EXCERPTED TEXT:
=-=-=
Automation 360 Cloud for secure access and connectivity

You can develop and run bots securely using the Automation 360 Cloud access security.

High-level architecture of Cloud deployment

The following information provides a high-level workflow of the Automation 360 Cloud deployment:

  1. Using a browser, you log into the Control Room and create users and roles. You perform this process on the Automation 360 Cloud.
  2. You install the Bot Agent on your Windows device to run bots locally. You perform this process on your infrastructure.
  3. Data flow between the Automation 360 Cloud and the Bot Agent on your Windows device on your infrastructure is encrypted using TLS 1.2 (outbound port 443 only).

The following image shows the Automation 360 Cloud architecture:

Image showing the pure Automation 360 cloud architecture

Identity and Access Management (IAM) security for user system

  • When an admin user logs into the Automation 360 Control Room for the first time, the admin can configure SAML 2.0 to connect the Automation 360 Cloud Control Room to their own Identity Provider (IdP) so that their users can log in to the Control Room using MFA (multi-factor authentication).
  • The admin can then create the required users and roles or permissions to perform certain activities (such as developing and running bots) in the Control Room.
  • The Automation 360 Control Room users can then log in through MFA and start creating and running bots.
  • Additionally, the admin can configure an allowed IP address range to manage user logins through the Administrator settings in the Control Room.

To learn more about Automation 360 Cloud, see Get started with Automation 360 Cloud.
=-=-=
DATASET:

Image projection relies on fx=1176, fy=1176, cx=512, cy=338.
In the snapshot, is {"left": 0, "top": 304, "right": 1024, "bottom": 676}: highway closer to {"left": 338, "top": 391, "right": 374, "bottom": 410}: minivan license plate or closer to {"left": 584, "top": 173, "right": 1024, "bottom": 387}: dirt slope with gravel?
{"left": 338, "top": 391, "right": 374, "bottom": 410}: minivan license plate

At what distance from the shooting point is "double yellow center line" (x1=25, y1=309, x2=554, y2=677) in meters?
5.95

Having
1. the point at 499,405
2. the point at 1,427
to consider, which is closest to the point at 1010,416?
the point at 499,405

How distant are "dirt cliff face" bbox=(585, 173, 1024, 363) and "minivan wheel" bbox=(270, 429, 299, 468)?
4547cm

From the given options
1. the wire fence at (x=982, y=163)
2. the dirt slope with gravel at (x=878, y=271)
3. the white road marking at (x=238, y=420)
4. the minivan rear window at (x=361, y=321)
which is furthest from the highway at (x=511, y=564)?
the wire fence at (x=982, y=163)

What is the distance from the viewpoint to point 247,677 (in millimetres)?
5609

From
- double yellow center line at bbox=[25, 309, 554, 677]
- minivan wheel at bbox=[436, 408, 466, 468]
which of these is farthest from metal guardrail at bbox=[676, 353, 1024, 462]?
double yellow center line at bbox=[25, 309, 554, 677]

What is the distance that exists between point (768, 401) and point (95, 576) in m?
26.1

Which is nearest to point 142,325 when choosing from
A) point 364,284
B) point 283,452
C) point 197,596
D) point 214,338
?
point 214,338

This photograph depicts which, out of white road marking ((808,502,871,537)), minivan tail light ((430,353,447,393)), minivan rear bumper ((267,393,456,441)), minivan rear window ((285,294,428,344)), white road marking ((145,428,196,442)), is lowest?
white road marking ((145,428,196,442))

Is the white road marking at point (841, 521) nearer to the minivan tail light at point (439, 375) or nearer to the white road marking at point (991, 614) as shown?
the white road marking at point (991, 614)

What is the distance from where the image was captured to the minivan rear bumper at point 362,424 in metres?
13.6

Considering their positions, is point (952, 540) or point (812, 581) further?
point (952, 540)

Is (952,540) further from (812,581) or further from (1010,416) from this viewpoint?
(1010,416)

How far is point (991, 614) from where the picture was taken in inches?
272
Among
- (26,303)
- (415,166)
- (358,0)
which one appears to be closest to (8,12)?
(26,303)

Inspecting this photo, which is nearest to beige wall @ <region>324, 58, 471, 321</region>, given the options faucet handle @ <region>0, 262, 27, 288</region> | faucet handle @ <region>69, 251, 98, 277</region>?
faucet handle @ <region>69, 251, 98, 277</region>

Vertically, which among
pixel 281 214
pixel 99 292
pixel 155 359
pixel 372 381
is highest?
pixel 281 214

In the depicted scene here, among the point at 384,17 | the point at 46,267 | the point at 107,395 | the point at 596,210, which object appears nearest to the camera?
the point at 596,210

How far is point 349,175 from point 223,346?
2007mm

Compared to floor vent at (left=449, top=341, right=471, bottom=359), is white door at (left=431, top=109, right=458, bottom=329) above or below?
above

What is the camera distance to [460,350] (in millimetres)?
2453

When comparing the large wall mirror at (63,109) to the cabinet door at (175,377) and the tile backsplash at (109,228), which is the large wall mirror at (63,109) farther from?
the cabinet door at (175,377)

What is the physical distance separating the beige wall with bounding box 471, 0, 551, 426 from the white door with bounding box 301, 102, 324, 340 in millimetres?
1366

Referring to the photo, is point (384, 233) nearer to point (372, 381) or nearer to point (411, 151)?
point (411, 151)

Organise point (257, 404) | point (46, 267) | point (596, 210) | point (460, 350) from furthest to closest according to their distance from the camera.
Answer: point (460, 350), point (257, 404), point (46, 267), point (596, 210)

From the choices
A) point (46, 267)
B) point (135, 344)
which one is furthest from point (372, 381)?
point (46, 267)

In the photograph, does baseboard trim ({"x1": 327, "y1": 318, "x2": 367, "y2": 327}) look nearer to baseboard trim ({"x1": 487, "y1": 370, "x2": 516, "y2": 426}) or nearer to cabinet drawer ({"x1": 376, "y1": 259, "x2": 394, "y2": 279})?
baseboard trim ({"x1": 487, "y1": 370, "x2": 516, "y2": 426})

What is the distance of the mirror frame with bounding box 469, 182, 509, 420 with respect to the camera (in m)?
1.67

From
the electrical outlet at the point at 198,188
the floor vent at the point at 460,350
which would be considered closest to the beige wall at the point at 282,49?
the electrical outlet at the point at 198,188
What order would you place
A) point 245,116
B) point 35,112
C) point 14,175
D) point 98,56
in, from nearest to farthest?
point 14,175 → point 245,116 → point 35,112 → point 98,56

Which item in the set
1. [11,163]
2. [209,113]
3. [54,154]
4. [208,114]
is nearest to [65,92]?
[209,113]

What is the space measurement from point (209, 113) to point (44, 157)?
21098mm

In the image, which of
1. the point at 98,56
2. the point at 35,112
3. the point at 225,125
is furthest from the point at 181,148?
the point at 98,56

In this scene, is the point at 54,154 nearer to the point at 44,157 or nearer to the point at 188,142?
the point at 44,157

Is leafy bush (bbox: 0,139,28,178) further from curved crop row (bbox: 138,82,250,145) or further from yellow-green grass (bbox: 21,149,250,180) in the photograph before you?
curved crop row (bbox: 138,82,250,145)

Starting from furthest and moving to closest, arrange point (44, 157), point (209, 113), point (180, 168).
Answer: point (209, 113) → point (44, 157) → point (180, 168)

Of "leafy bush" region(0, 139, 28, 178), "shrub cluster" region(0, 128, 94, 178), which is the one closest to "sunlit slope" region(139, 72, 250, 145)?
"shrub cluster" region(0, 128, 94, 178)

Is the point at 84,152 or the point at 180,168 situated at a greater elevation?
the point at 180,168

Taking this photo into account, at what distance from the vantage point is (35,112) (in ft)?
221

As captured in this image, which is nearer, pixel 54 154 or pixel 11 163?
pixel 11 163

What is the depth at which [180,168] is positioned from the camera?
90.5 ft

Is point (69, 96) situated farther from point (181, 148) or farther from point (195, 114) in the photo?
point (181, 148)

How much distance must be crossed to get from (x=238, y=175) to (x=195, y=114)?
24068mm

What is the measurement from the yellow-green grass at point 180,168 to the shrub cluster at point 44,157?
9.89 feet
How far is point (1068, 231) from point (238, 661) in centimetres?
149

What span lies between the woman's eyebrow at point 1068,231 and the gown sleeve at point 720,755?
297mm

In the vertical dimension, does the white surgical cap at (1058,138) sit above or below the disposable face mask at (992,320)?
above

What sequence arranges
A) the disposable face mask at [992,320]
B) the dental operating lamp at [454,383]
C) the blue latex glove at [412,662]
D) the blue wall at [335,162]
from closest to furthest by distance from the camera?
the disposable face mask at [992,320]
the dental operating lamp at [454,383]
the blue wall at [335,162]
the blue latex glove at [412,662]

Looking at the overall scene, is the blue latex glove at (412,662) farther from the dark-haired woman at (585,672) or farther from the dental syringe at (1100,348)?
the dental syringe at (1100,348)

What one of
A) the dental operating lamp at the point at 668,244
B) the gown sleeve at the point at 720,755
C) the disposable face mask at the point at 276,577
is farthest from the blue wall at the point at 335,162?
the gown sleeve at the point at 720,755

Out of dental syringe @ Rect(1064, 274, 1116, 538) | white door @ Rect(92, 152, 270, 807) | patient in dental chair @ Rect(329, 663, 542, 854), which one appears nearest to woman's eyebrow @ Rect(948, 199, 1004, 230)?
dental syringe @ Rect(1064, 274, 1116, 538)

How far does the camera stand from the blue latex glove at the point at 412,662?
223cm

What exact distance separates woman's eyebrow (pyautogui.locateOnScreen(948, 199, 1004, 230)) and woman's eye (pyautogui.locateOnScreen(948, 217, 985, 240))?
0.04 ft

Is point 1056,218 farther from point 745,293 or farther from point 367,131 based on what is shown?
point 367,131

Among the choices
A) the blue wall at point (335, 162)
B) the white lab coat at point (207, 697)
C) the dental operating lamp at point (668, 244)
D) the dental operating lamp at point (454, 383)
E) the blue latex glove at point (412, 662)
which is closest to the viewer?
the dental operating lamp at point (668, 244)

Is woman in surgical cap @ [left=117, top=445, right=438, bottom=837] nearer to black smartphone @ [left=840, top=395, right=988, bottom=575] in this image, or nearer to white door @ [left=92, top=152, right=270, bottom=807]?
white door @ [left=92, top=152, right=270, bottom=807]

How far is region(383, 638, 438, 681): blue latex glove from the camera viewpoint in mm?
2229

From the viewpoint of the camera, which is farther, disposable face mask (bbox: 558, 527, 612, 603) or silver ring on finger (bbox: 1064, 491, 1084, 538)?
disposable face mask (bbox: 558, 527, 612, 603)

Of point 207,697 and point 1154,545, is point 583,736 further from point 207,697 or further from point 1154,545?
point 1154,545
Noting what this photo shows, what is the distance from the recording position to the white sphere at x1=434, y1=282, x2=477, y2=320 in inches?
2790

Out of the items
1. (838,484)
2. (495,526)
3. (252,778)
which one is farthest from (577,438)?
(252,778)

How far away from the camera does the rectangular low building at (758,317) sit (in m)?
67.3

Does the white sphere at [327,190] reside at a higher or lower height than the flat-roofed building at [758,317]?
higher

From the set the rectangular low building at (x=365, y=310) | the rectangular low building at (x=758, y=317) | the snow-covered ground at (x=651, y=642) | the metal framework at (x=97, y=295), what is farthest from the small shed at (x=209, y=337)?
=-=-=
WHAT THIS EXERCISE ASKS:
1) Copy word for word the part of the Automation 360 Cloud page starting with "Identity and Access" and going on through "settings in the Control Room.".
2) According to the Automation 360 Cloud page, what protocol encrypts the data flow between the Automation 360 Cloud and the Bot Agent?
3) Write what comes next in the Automation 360 Cloud page, picking up after its last sentence.

RESULTS OF THE EXERCISE:
1)
Identity and Access Management (IAM) security for user system

  • When an admin user logs into the Automation 360 Control Room for the first time, the admin can configure SAML 2.0 to connect the Automation 360 Cloud Control Room to their own Identity Provider (IdP) so that their users can log in to the Control Room using MFA (multi-factor authentication).
  • The admin can then create the required users and roles or permissions to perform certain activities (such as developing and running bots) in the Control Room.
  • The Automation 360 Control Room users can then log in through MFA and start creating and running bots.
  • Additionally, the admin can configure an allowed IP address range to manage user logins through the Administrator settings in the Control Room.

2) TLS 1.2

3)
Secure connectivity to run bots

You run bots locally on a Windows machine on which the Bot Agent is deployed. You can download and install the Bot Agent on your devices or deploy to a pool of virtual machines.

Before you install the Bot Agent, the following criteria must be met:
  • The integrity of the device on which the Bot Agent is installed is not compromised.
  • The user organization has instituted security safeguards and controls to prevent Bot Agent takeover and system-level user breaches.
  • The user environment is safe from network-based attacks such as Domain Name System (DNS) cache poisoning, Address Resolution Protocol (ARP) spoofing, and so on.
Note: Automation 360 Cloud includes security operation controls to check for man in the middle (MITM) attacks and malicious intercepts.
Bot Agent installation and registration
When you register your device, the Bot Agent device is provided a JSON Web Token (JWT) to start the registration process with the Control Room. If the token provided by the Bot Agent device does not match the token provided by the Control Room, the registration process will fail. This authenticates the client Bot Agent device to the Control Room.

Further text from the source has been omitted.